3.3. Coding of Study Characteristics and Effect Sizes
As you know by this point in your efforts, many decisions must be made while coding the studies that comprise your meta-analysis. It is important that you fully describe this coding process for readers. Three general aspects of the coding process that you should describe are the coding of study characteristics, the coding of effect sizes, and evidence of the reliability of your coding decisions.
As I described in Chapter 4, you could potentially code for a wide range of study characteristics in your meta-analysis. Whereas you have (or should have) provided a rationale for these study characteristics in the introduction section, here in the method section your task is to explicitly operationalize the characteristics you have coded. At a minimum, you should list the characteristics you coded, defining each term as necessary given the background of your audience and defining each of the possible values for each characteristic.
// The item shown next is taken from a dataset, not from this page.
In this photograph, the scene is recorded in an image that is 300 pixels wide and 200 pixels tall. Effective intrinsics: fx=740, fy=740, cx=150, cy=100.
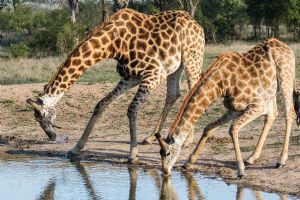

For some characteristics (usually the “low-inference codes”; Chapter 4, Cooper, 2009a), this description can be very brief. For example, in describing “age” in the example meta-analysis I have described throughout this book, I might write “Age was coded as the mean age in years of the sample.” For other characteristics (especially “high-inference codes”; Chapter 4, Cooper, 2009a), the description may need to be considerably more extensive. For example, in describing the study characteristic “source of information” in this metaanalysis, it might (depending on the audience’s familiarity with these measurement practices) be necessary for me to write a sentence or two for each of the possible codes (e.g., “Self-reports were defined as any scale in which the child provided information about his or her own frequency of relational aggression, including paper-and-pencil questionnaires, responses to online surveys, and individual interviews”). Coding of even higher inference characteristics, such as “study quality” (see Chapter 4) might require multiple paragraphs. With many coded study characteristics, especially those requiring extensive descriptions, full description of all of these characteristics could take considerable space. Depending on the audience’s knowledge of your field and the space available in your publication outlet, it may be useful to present some of these details in a table or an appendix, or make them available upon request. However, the suggestion I offered earlier might be useful: When in doubt, err on the side of reporting too much rather than too little.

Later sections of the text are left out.